Using the data below, please return every line exactly as given.

[Items listed in a dataset]
----

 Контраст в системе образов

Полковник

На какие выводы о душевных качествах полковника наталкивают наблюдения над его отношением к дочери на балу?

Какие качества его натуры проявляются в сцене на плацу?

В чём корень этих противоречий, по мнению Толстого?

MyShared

----

Answer to this exercise ▸
 Контраст в системе образов

Полковник

На какие выводы о душевных качествах полковника наталкивают наблюдения над его отношением к дочери на балу?

Какие качества его натуры проявляются в сцене на плацу?

В чём корень этих противоречий, по мнению Толстого?

MyShared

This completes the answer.